Der 54-jährige Liturgieexperte Yao wurde demnach am Montag in der Kathedrale von Jining von Bischof Paolo Meng Qinglu di Hohhot geweiht. Jining liegt im Autonomen Gebiet Innere Mongolei; die Diözese ist auch unter dem Namen Ulanqab bekannt. Der Bischofsstuhl von Jining war seit dem Tod von Bischof Giovanni Liu Shigong im Jahr 2017 vakant.
 
Die Weihe Yaos könnte Ergebnis des vorläufigen Abkommens zwischen dem Heiligen Stuhl und der Volksrepublik China zur Regelung über die Ernennung von Bischöfen sein, so AsiaNews.

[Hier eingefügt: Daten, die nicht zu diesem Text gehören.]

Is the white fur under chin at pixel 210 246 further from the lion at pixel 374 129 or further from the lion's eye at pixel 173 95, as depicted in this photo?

Einige Gläubige gingen jedoch davon aus, dass Yao schon vor dem Abkommen von Papst Franziskus ernannt worden sei.
 
Im September 2018 hatte der Vatikan mit Peking ein vorläufiges Abkommen zur Regelung von Bischofsernennungen geschlossen. In diesem Zusammenhang hob Papst Franziskus die Exkommunikation mehrerer ohne seine Zustimmung geweihter Bischöfe auf, die allerdings von den chinesischen Behörden anerkannt sind. Umgekehrt erkannte Peking bisher nur wenige sogenannte Untergrundbischöfe an.